The word "regulatory" turns up on some lines of this data; say how many, and give no other text.

--

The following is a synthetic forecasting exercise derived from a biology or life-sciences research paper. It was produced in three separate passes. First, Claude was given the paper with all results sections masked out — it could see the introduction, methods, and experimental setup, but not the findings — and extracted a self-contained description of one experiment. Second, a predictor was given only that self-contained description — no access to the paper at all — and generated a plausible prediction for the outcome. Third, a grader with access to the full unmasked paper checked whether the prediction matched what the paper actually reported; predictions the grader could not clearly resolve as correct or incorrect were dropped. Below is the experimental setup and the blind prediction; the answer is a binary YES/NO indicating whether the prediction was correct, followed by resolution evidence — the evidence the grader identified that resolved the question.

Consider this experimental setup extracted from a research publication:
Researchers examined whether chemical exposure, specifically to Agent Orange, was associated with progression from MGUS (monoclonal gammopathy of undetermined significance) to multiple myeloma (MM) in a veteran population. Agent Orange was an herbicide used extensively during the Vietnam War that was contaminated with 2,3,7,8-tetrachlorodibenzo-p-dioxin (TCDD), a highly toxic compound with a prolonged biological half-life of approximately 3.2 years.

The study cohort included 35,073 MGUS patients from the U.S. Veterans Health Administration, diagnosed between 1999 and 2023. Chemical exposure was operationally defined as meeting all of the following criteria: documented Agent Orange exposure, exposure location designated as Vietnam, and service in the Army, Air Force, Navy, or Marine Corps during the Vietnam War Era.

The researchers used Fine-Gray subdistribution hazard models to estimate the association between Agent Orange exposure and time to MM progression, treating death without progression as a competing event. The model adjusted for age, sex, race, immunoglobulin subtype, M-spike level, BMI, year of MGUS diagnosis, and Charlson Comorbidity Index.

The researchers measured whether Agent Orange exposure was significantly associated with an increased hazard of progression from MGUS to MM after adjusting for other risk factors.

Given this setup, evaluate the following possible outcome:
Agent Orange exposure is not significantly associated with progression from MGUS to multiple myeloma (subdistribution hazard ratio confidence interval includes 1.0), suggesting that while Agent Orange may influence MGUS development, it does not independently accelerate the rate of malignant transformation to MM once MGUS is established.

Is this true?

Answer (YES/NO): NO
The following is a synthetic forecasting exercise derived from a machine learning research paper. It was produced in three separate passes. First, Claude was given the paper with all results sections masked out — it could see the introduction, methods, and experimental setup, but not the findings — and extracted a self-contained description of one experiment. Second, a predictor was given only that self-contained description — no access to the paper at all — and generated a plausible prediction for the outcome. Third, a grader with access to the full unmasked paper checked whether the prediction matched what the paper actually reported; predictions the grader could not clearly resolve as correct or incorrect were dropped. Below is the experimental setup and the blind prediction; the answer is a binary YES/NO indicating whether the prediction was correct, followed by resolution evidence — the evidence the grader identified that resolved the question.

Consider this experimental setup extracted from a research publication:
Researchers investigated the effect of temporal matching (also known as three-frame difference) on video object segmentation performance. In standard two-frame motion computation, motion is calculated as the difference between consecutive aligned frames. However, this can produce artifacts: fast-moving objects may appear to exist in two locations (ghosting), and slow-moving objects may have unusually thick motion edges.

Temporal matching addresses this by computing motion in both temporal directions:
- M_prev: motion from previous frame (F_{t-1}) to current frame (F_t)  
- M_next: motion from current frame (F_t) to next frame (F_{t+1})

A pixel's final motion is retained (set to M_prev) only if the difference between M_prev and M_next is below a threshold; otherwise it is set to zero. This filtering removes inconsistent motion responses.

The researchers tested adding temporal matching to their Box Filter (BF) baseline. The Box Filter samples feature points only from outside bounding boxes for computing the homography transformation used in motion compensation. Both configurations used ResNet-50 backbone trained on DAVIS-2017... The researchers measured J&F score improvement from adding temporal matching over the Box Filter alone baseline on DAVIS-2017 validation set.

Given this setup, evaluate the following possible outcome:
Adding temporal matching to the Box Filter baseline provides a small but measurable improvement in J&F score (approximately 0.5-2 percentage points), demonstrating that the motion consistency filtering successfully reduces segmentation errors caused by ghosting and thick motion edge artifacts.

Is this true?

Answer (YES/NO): NO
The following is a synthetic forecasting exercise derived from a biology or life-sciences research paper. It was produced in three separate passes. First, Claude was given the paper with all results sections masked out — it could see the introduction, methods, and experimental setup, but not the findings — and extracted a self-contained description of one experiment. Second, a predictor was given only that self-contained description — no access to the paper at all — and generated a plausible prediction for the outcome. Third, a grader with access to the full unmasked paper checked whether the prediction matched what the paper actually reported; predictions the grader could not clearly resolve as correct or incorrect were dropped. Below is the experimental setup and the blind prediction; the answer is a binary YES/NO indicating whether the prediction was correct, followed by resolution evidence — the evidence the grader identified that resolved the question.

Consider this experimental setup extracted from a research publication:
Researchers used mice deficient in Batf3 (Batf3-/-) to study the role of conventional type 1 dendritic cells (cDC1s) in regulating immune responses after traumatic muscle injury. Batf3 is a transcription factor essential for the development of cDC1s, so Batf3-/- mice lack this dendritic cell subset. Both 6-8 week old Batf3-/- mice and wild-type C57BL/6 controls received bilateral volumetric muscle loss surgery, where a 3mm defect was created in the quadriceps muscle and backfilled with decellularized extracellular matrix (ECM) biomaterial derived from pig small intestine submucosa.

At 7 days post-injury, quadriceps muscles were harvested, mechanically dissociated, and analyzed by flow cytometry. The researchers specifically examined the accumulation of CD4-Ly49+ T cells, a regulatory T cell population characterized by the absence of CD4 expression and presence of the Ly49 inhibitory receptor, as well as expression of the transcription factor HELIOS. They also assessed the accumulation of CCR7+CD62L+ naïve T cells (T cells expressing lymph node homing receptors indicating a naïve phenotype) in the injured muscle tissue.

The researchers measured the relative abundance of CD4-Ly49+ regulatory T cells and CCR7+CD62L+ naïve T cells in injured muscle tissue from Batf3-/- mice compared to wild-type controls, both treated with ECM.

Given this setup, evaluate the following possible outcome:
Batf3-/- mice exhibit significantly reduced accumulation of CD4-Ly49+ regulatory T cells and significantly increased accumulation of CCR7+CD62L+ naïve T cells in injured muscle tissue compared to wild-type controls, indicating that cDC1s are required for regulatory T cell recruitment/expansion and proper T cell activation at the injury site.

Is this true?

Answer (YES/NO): NO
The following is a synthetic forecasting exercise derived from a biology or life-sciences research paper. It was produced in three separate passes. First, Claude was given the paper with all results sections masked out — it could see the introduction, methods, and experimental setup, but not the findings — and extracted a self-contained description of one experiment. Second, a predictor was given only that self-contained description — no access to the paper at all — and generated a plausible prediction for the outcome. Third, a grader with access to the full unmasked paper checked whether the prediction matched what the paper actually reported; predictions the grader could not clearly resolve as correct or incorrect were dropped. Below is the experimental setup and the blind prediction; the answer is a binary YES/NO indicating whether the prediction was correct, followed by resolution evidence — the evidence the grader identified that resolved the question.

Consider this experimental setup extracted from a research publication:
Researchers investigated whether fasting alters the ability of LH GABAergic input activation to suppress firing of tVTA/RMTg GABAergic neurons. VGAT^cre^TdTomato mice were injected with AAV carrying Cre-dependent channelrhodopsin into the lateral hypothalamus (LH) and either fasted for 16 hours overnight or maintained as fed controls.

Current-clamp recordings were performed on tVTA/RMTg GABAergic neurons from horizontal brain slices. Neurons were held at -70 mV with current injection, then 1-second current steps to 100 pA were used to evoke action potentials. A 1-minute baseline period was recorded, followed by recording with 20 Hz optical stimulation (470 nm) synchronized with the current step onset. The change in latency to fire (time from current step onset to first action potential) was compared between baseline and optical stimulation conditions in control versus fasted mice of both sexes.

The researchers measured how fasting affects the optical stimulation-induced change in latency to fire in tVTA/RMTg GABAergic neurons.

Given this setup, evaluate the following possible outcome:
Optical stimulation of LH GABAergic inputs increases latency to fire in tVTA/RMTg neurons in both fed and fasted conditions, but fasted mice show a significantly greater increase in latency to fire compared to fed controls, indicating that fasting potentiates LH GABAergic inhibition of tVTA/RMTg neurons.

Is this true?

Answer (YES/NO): NO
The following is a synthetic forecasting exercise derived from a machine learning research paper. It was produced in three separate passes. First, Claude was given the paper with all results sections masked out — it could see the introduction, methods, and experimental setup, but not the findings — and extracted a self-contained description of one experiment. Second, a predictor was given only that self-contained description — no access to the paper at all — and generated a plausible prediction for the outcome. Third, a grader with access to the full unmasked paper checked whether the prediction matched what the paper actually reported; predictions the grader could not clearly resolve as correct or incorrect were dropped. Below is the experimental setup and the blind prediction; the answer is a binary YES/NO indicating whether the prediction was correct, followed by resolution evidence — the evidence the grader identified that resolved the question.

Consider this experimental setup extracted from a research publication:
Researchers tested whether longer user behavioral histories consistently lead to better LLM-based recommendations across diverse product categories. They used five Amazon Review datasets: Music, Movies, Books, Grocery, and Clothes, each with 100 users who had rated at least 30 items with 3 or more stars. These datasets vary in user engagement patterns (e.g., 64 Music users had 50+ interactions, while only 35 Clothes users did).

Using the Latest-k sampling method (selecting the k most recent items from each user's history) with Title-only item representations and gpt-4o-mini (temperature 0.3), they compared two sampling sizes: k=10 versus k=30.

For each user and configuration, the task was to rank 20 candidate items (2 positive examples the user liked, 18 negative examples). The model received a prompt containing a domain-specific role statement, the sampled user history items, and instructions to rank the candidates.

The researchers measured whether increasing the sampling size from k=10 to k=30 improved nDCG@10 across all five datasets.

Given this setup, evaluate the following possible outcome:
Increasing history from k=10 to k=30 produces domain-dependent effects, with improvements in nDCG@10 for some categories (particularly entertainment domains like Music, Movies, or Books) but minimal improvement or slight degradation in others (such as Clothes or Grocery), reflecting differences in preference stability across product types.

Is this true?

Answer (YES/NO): NO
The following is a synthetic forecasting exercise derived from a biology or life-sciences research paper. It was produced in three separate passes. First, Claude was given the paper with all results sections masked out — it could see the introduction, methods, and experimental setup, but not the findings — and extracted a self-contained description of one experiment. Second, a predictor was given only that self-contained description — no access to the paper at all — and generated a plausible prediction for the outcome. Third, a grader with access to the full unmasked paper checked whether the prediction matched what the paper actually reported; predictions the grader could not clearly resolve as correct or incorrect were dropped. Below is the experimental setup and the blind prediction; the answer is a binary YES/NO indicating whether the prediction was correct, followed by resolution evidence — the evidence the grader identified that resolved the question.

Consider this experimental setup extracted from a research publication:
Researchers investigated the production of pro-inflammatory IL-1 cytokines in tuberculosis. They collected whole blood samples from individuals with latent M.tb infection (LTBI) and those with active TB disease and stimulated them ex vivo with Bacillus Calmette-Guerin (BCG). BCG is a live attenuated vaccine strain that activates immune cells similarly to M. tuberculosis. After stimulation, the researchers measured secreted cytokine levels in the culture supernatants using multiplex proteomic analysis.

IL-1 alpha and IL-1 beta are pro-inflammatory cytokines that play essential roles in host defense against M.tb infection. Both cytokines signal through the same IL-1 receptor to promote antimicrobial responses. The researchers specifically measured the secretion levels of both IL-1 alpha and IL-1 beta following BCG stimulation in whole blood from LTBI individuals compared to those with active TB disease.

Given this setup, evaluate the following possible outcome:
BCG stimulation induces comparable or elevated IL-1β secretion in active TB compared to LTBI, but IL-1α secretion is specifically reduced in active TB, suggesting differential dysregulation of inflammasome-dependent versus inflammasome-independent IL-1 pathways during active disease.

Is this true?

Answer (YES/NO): NO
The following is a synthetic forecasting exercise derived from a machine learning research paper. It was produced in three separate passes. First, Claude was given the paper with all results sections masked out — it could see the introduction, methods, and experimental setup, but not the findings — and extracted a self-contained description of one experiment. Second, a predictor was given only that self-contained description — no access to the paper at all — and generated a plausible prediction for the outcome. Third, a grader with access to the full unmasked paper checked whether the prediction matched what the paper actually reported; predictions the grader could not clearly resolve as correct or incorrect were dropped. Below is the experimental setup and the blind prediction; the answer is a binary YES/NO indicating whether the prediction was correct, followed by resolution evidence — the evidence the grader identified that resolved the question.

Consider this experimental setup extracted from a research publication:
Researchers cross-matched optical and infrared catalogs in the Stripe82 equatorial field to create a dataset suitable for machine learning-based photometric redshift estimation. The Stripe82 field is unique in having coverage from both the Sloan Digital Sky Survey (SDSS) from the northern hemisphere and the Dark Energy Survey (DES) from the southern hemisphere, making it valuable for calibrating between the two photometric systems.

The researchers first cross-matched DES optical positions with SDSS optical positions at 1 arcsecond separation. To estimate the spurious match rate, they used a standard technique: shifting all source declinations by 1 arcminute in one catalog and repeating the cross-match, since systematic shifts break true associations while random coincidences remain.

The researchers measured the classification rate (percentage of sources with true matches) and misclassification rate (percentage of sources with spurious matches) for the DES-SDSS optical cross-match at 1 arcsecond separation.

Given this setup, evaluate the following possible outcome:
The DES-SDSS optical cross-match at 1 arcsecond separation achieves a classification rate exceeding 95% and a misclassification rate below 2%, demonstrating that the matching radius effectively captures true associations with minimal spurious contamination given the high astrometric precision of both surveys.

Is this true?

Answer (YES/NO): NO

--

## Task answer:
3